[Directions for this task]:
Which lines of the data below contain "site"? Please show them all.

[Material for this task]:

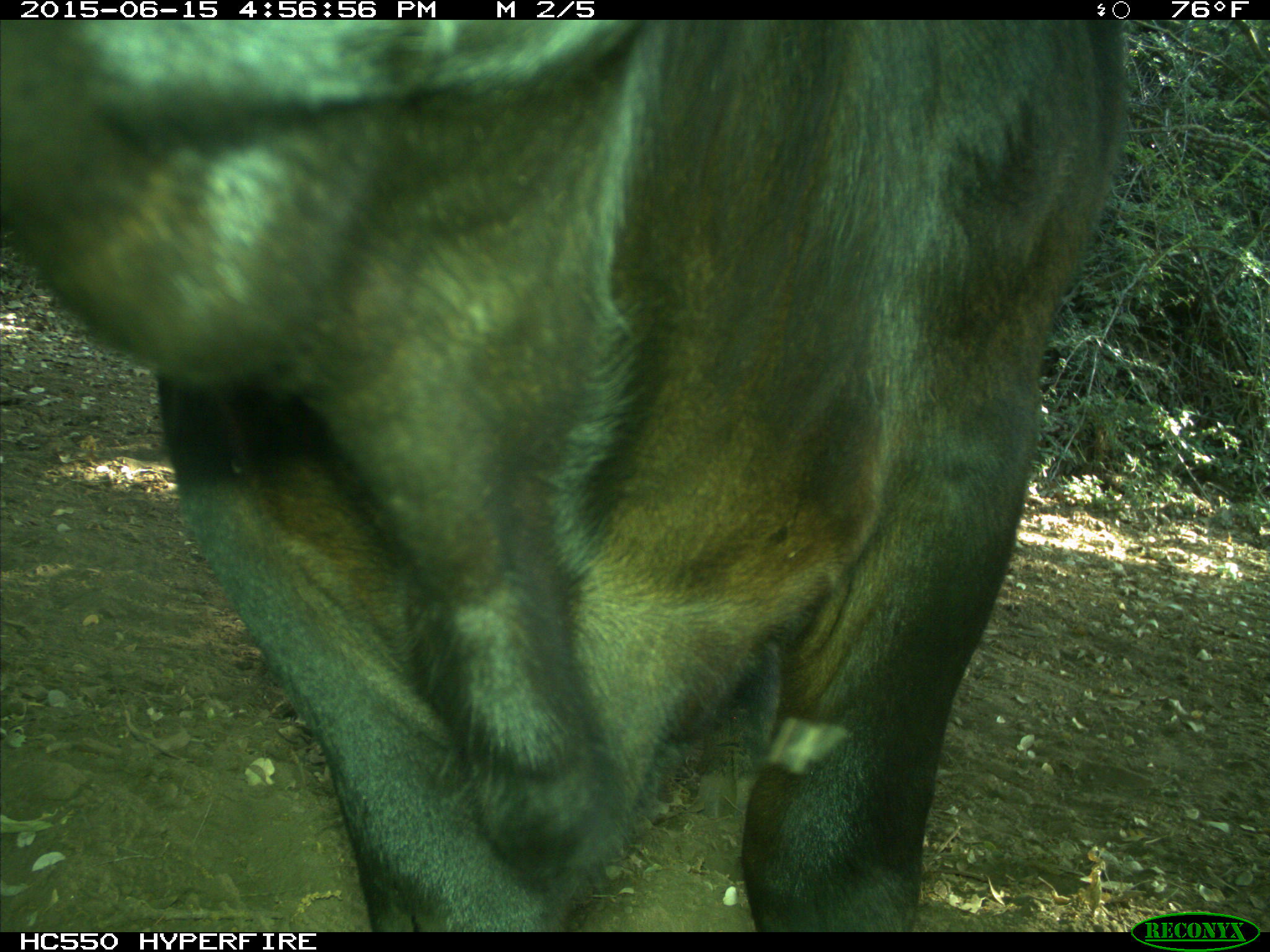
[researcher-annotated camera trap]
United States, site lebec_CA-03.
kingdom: Animalia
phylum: Chordata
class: Mammalia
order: Artiodactyla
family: Bovidae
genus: Bos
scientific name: Bos taurus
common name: domestic cow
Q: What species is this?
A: Bos taurus (domestic cow).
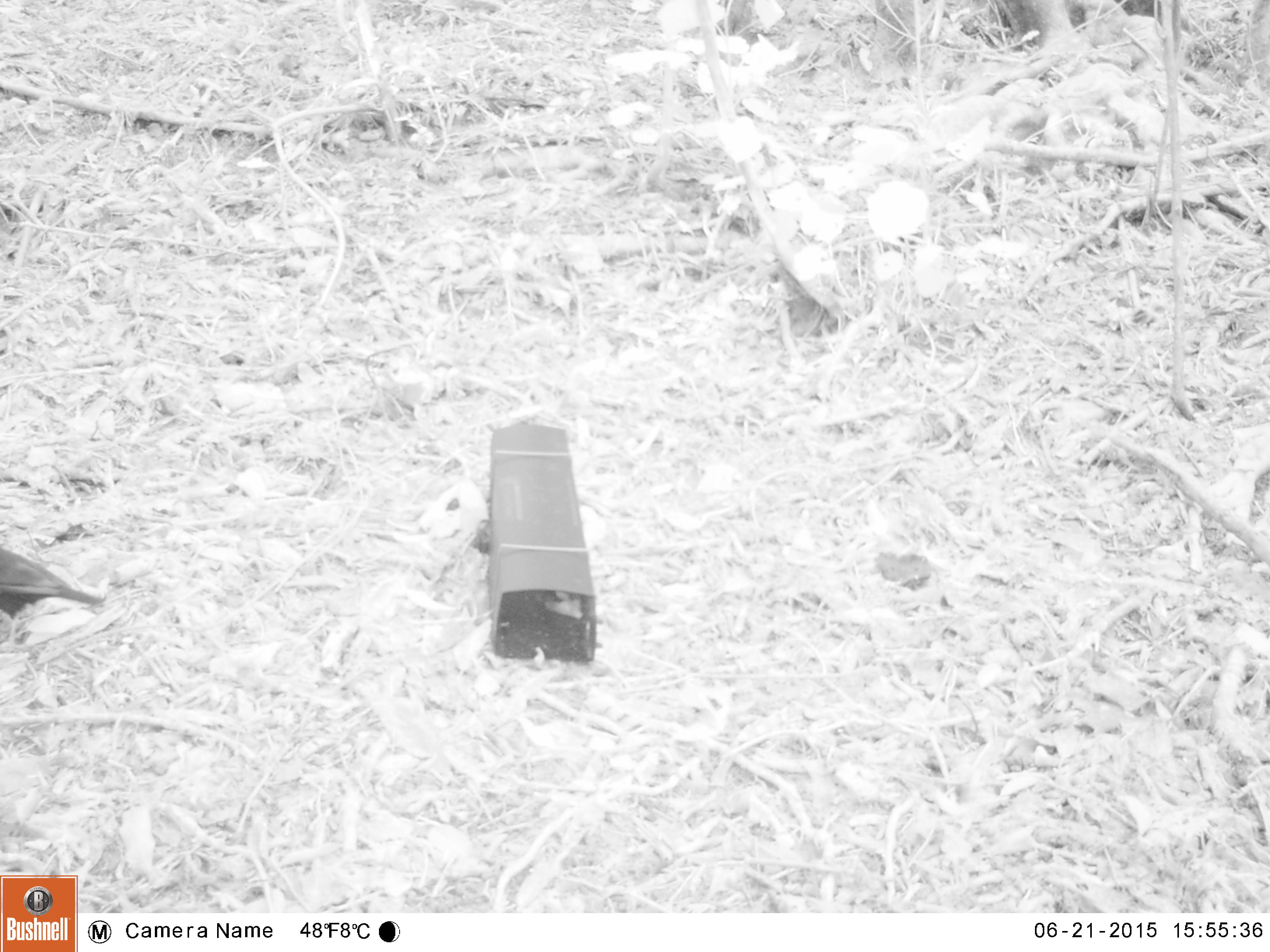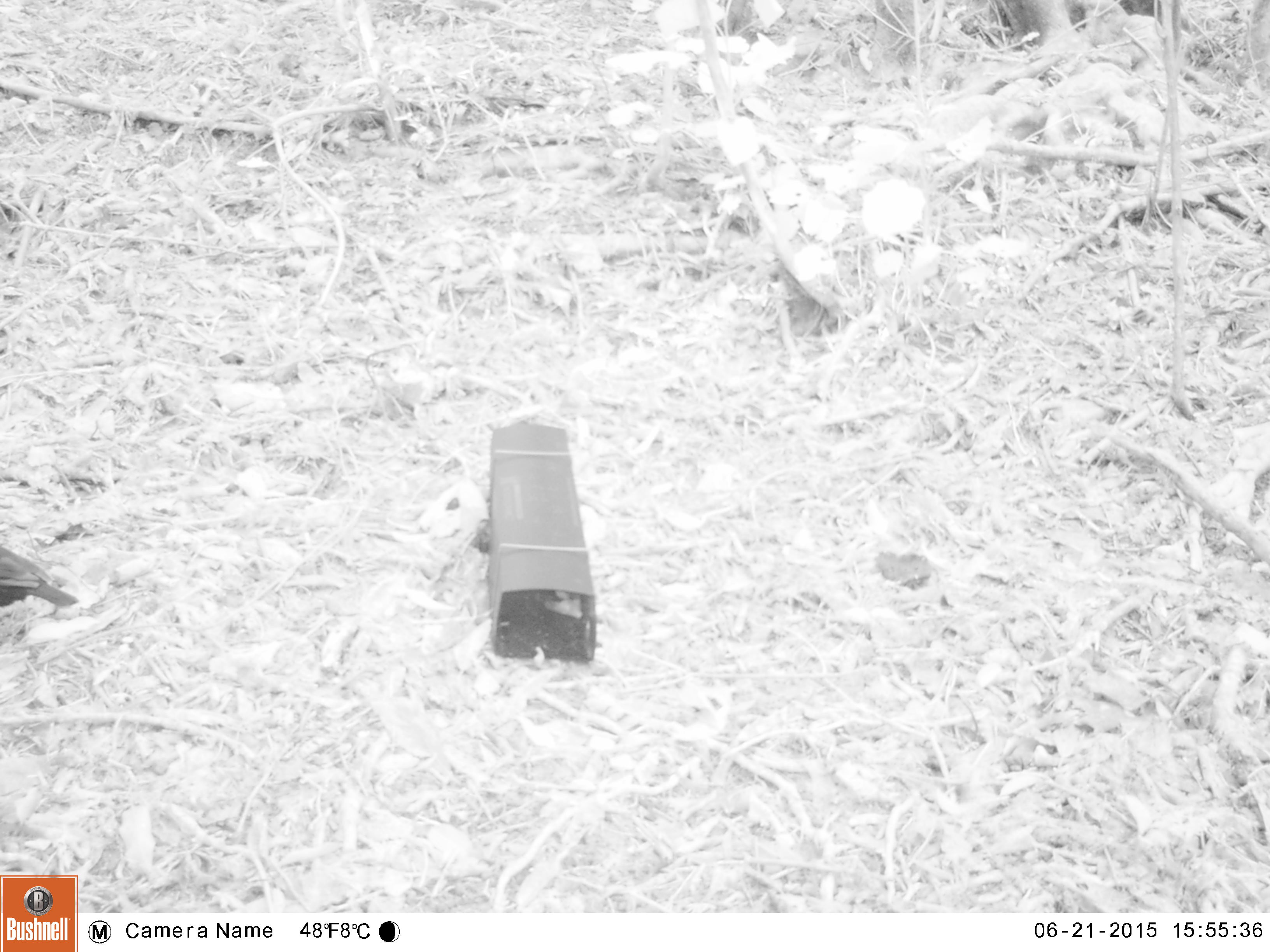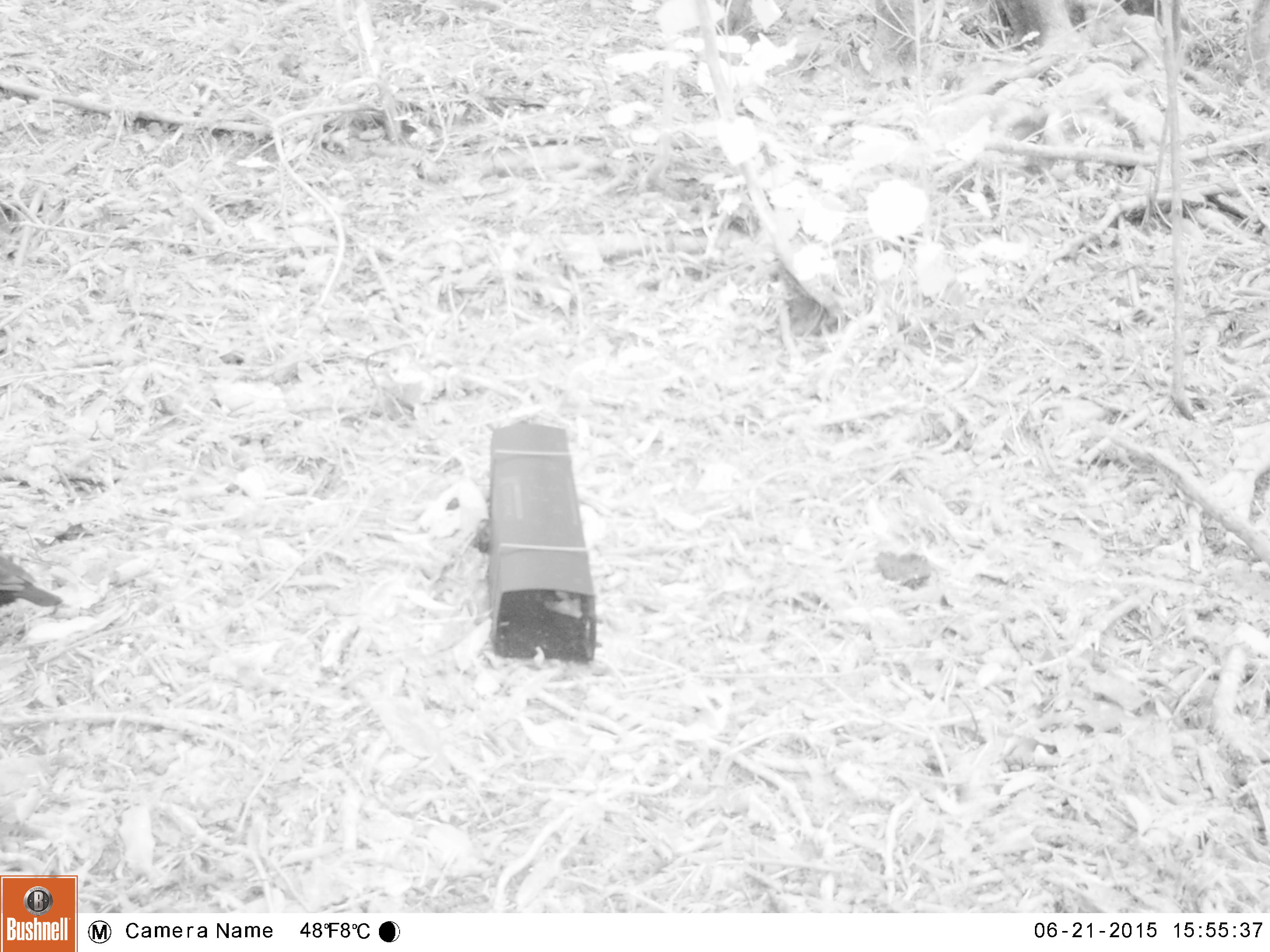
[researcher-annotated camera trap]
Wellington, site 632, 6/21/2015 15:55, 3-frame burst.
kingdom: Animalia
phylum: Chordata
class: Aves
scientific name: Aves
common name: bird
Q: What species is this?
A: Bird (Aves).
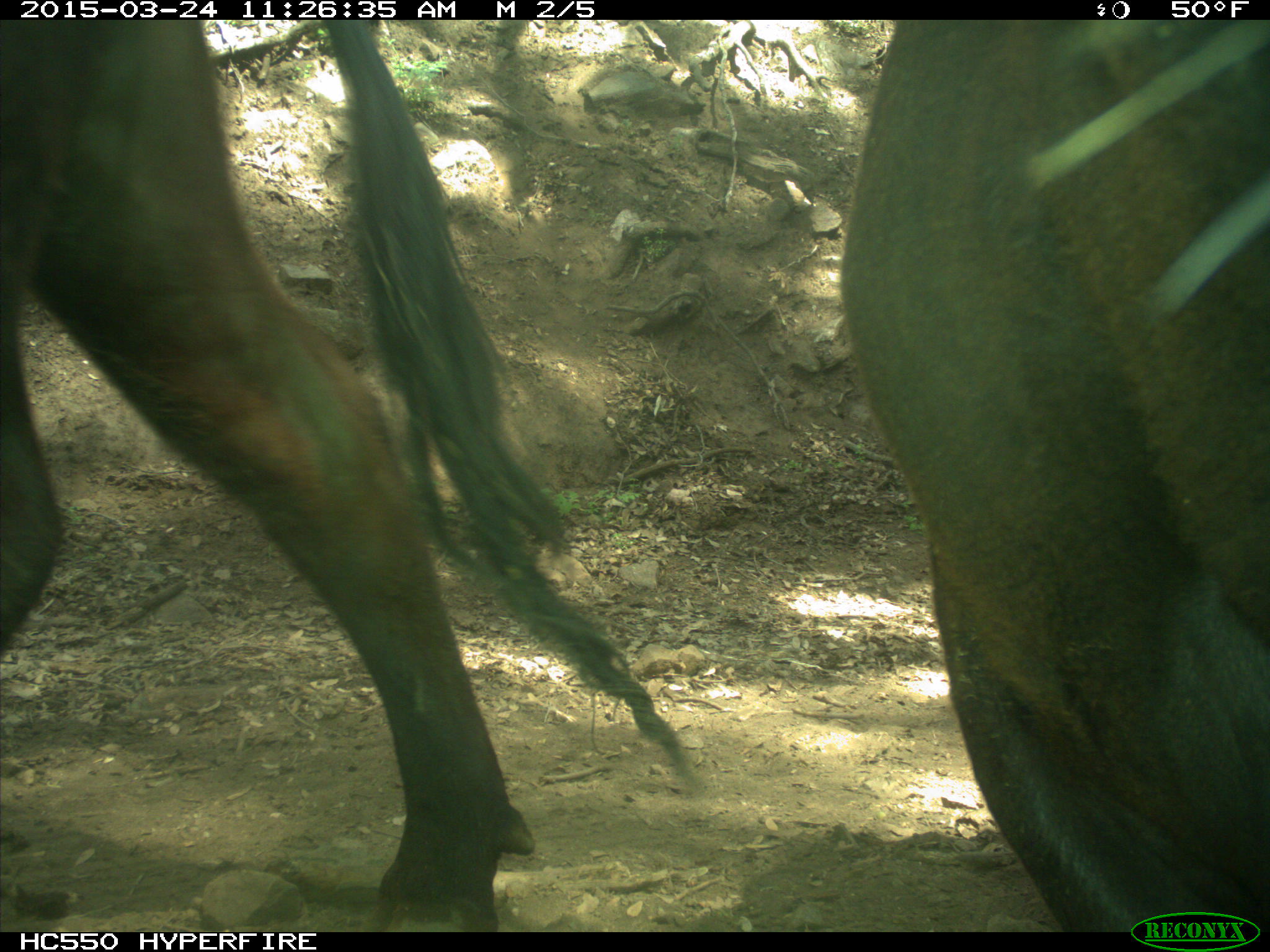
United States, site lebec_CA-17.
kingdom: Animalia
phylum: Chordata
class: Mammalia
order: Artiodactyla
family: Bovidae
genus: Bos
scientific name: Bos taurus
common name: domestic cow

[Solved problem]:
United States, site lebec_CA-03.
Wellington, site 632, 6/21/2015 15:55, 3-frame burst.
United States, site lebec_CA-17.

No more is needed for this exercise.